PARTİLER ÜSTÜ BİR MESELE

Kürt sorununun partiler üstü bir mesele olduğunu ve tüm Türkiye’nin meselesi olduğunu vurgulayan Ümit, “AKP-MHP, özelde de AKP açısından şöyle bir şey var; bu süreçten elbette çıkar sağlamaya çalışıyor. Oyları düşmüş, yükseltmek istiyor. Kürtleri yeniden arkasına almak istiyor. Çünkü Kürtler özgürlükçü bir halk, yeniyi arıyor, kiminle olsa onu sürüklüyor. Kürtler böyle bir dinamizm. Demokratik ulus böyle bir dinamizm. Bunu arkasına almak istiyor AKP, fakat bu mesele Türkiye’nin meselesidir, partilerin meselesi değildir. Hiçbir partiyle bir anlaşma yoktur. Partiler üstü bir mesele. Türkiye halklarının, emekçi sınıfının kaderini ilgilendiren bir durumdan bahsediyoruz.” ifadelerini kullandı.

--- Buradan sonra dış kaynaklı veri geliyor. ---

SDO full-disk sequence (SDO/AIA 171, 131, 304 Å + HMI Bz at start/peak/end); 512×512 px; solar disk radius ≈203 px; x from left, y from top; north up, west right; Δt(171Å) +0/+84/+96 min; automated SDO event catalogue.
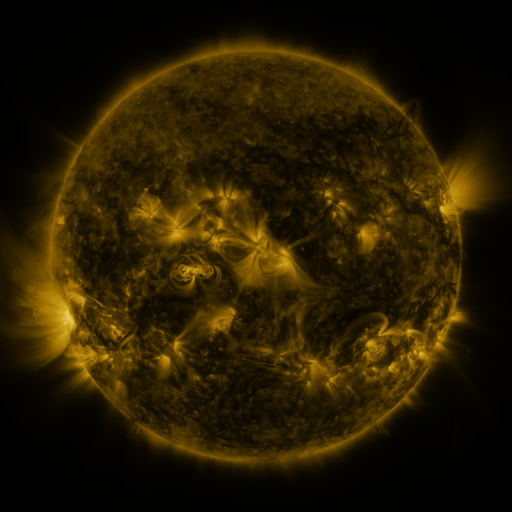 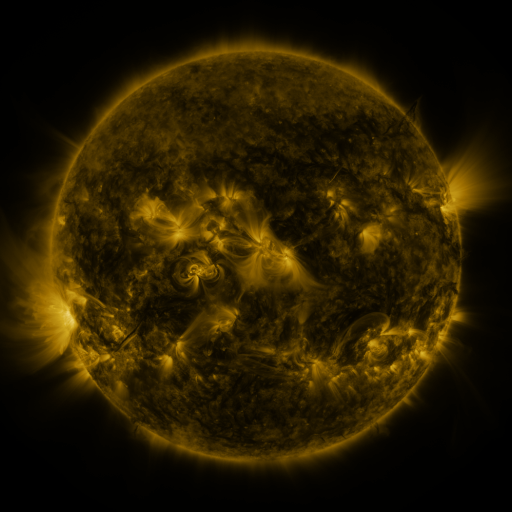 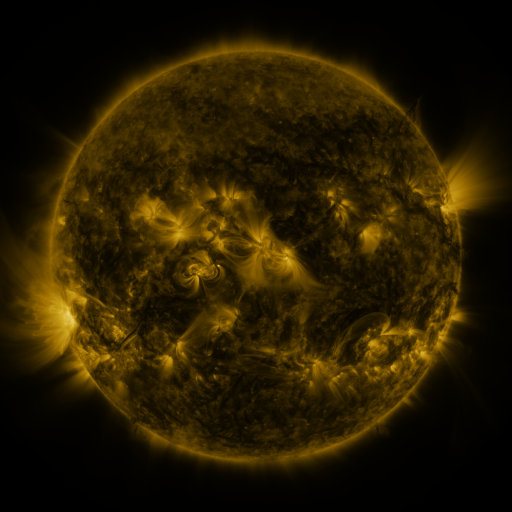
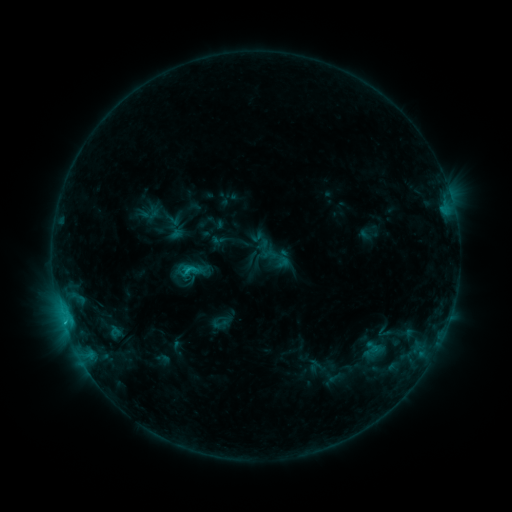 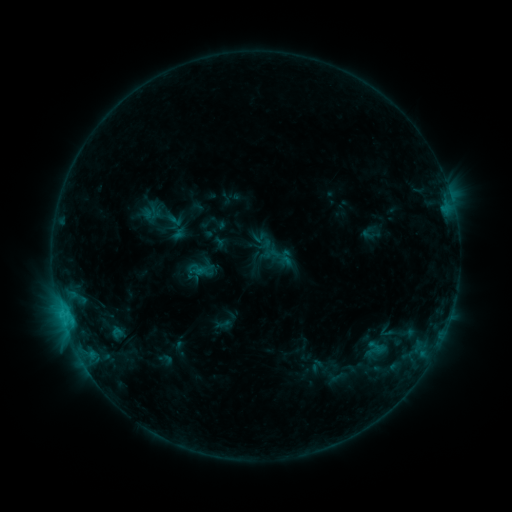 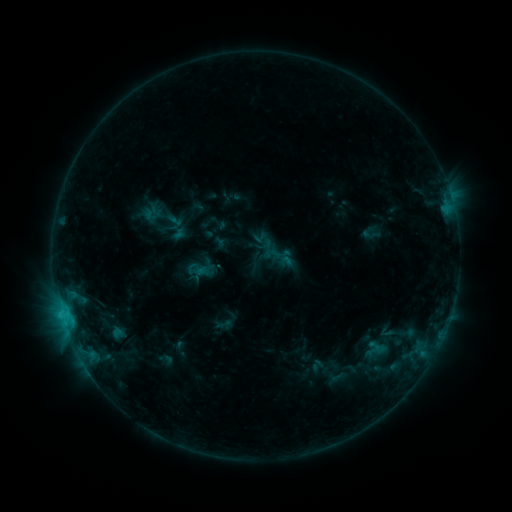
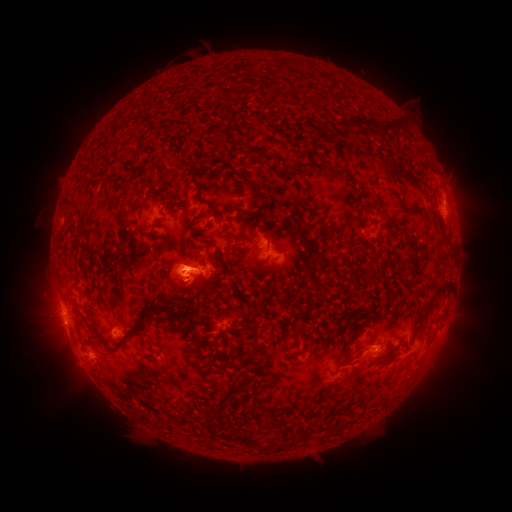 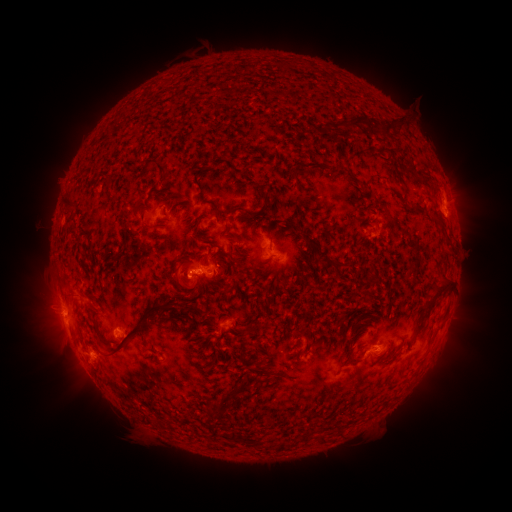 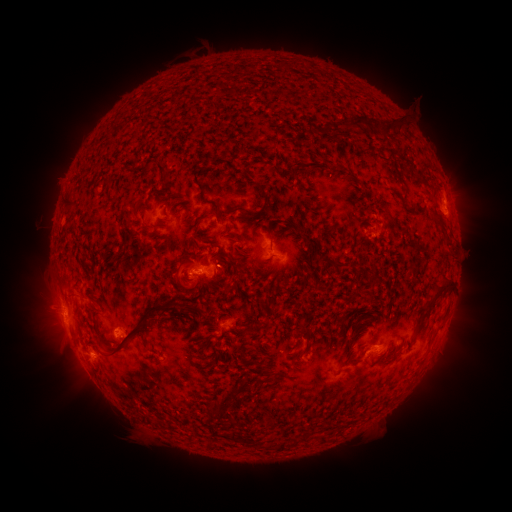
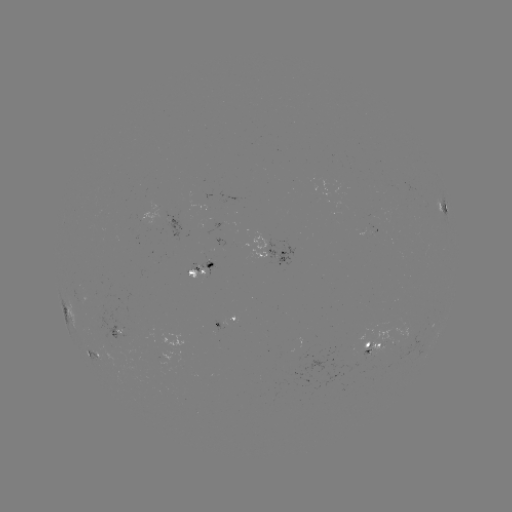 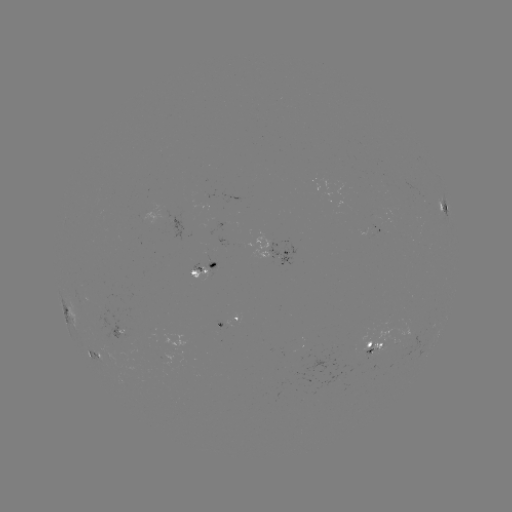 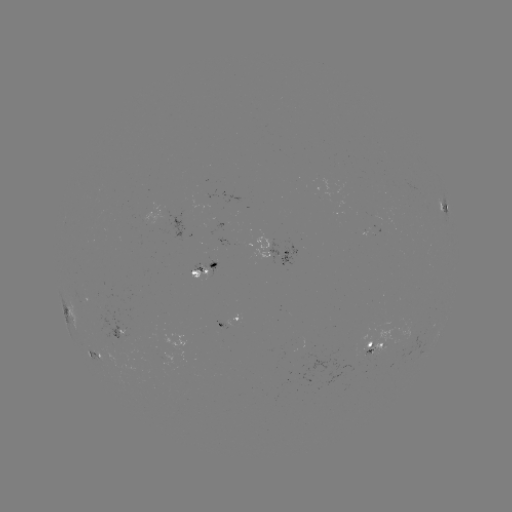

MEDYANIN BU DİLİYLE YENİ TÜRKİYE OLUŞMAZ

Medyanın süreçteki diline de değinen Ümit, “Yeni bir dile, yeni kavramlara ihtiyacımız var” dedi. Türk medyasının geçmiş tekrarlardan dilini arındırması gerektiğini belirten Ümit, “Bıraksınlar bu tekrarı. Biraz yenilikçi olsunlar, biraz heyecan yaratsınlar, biraz değişsinler. Başta medyanın değişmesi lazım. Bu medya diliyle yeni Türkiye oluşamaz, yeni zihniyet oluşamaz. Bunun mutlaka değişmesi gerekir” uyarısında bulundu.